Document text:
════════

Friday, March 18, 2016

Monthly Mattinee March: Something Borrowed, An Exploration Of Folklore And Its Use

Want The Next Hot New Idea?

From the Belfast Magical Federation

Go Old School

You hear it a lot of late: There's no new ideas. You never see anything new these days.
And it does seem like the stuff put out by Hollywood follows a painful cycle of alien, vampire, zombie, alien, vampire, zombie, repeated ad nauseum.
From Neil Gamian's 'Sandman' series, Vertigo comics.
Comics used to suffer the same unpleasant blandness until the Indie Explosion of the '90's. Now anybody at all can put out ideas. And yet we seem to have fallen into a new cycle of blandness: vaguely Medieval world, super-hero world, slice of life, repeat.  On webcomic forums, I read the constant cry of the creatively blocked: 'I can't get any good ideas!'
And this is strange, because there is so MUCH fascinating material just waiting to be discovered and used to tell new stories. Our present culture floats like a little boat on a sea of stories, dreams and nightmares from eons past and cultures around the world.
So why does so little of it get used?
One word. Research.
In comics and visual media, there have been some attempts at digging deep into lore and coming up
with gems. Some have been amazing examples; Sandman, Fables, and Runaways to name a few. Others....well they've been less examples than terrible warnings.  Supernatural, anyone? Yeah, let's not go there.

From the tv show 'Supernatural'. 




What Is Folklore?

════════

Information shown:
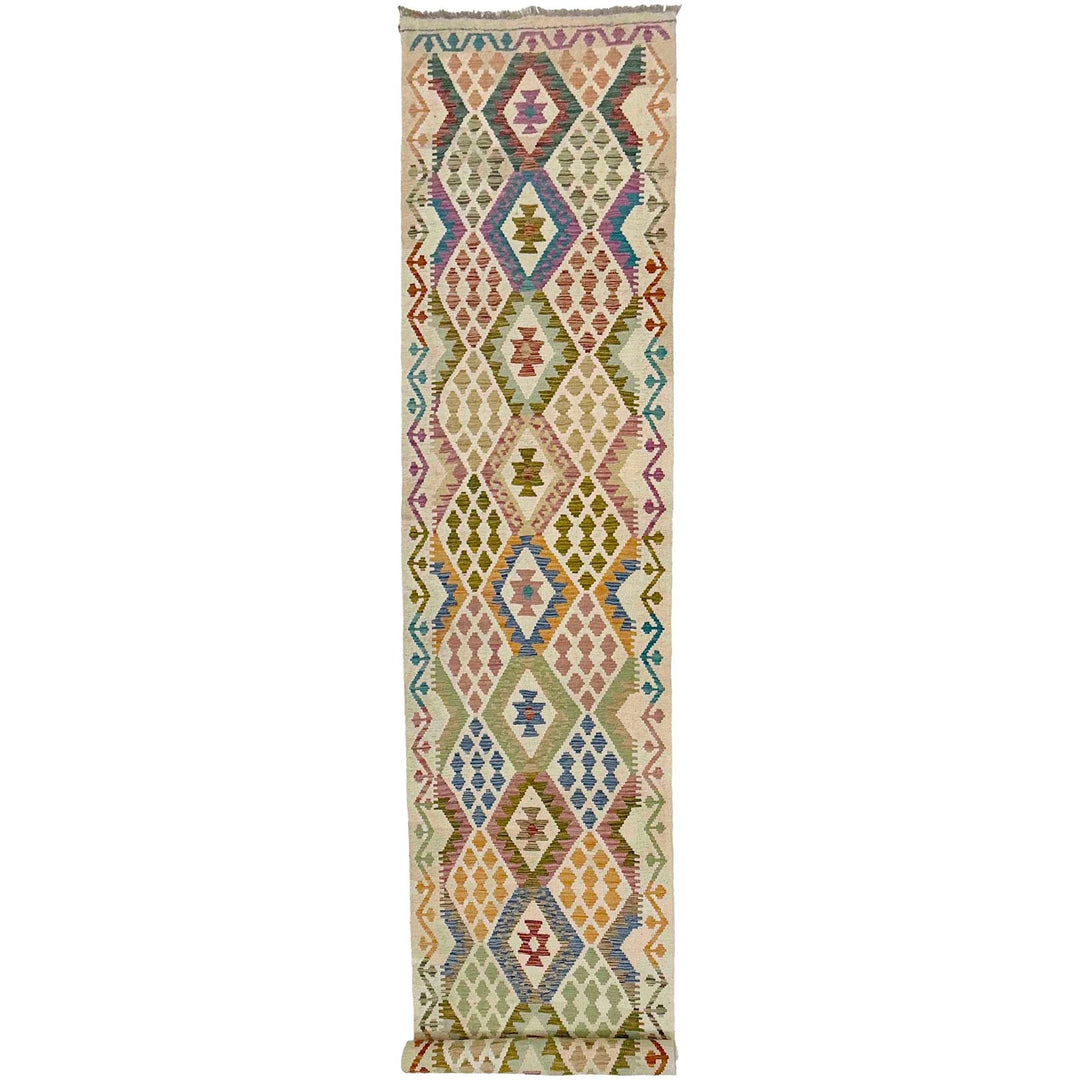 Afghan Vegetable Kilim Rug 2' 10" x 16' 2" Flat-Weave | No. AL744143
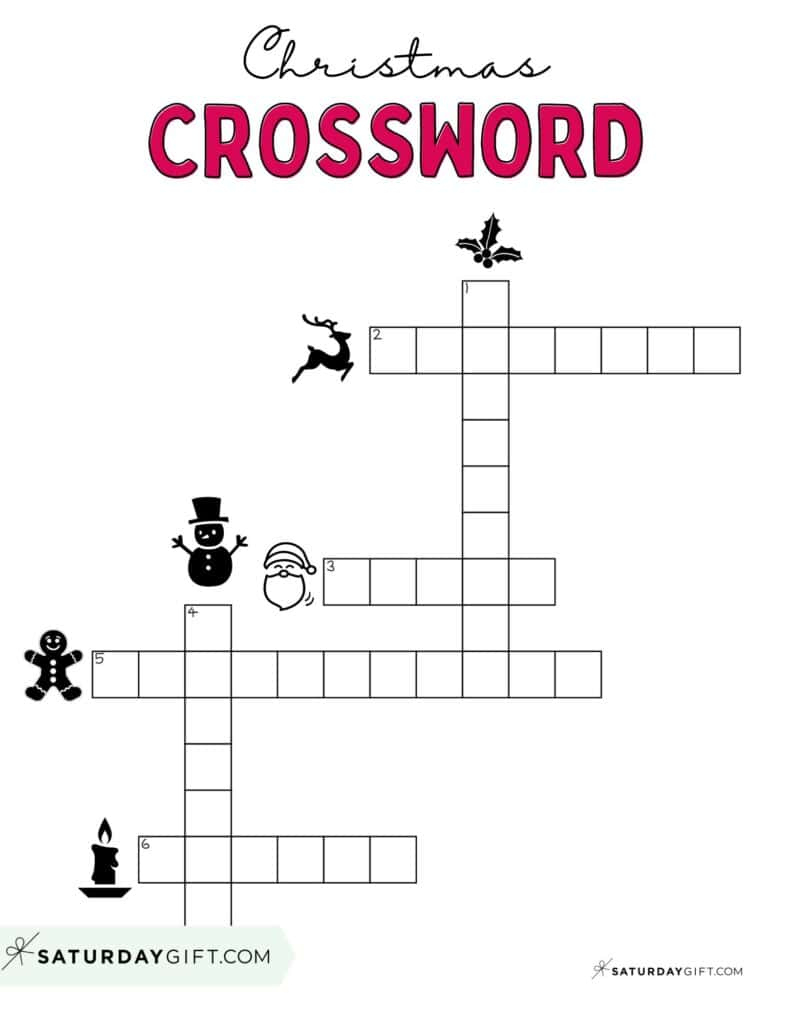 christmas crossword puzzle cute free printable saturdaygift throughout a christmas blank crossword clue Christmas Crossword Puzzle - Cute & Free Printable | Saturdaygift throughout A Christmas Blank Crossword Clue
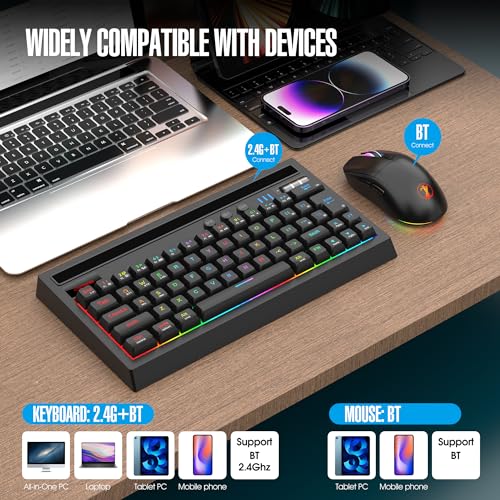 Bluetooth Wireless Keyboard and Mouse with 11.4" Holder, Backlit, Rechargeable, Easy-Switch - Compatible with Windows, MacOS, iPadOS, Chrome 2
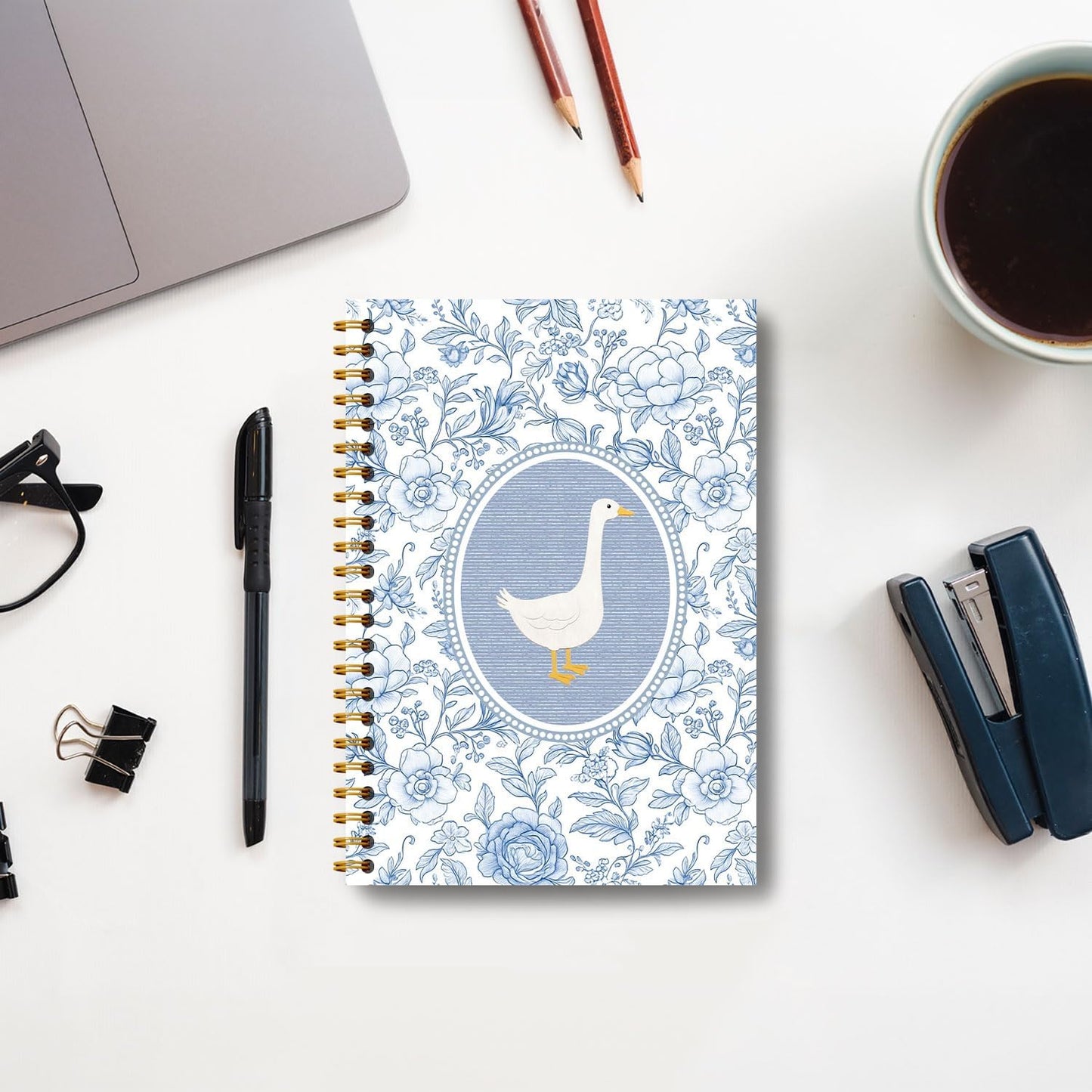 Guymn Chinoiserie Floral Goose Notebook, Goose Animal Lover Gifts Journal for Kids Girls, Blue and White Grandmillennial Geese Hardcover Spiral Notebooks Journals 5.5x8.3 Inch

════════

What this exercise asks:
1) In the folklore post, why does the writer find the complaint "I can't get any good ideas!" strange? Explain in one to three sentences.
2) According to the folklore post, what ended the unpleasant blandness that comics used to suffer?
3) Continue the folklore post from where it stops, under its heading "What Is Folklore?"

Responses by task:
1) The writer finds it strange because so much fascinating material is waiting to be discovered and used for new stories. Our culture floats on a sea of stories, dreams and nightmares from eons past and from cultures around the world.

2) The Indie Explosion of the '90s.

3)
In his book 'American Folklore', Richard M. Dobson describes Folk-Lore as 'the loving study of old customs, usages, and superstitions.' Myths are often included. But both folklore and myth have become cultural words for untruths; 'the myth of something' has become a synonym for 'the misconception of something.' Unfortunately, that can be true. But it's only one facet of folklore. 

Folklore is the stories people in a culture build around themselves. Humans love stories, because they give us a sense that the world around us makes sense. Stories empower us; this is their universal and eternal attraction. There's power in knowing the story behind things. When we can't find an answer, we as a species will tell a story. And often, we'll find the answer to our question inside it.
Every culture around the world tells itself stories. Stories give us so much; a sense of belonging, comfort, lessons, warnings, coping mechanisms and advice on what to do when things go bad. Folklore often lets we humans cope with issues by putting them in more accessible and concrete forms that we can interact with: this is true from the ancient afreets of Egypt to Hexas in the Fern Gulley movie. Stories give us a way to understand. And this is where stories become important to comic artists.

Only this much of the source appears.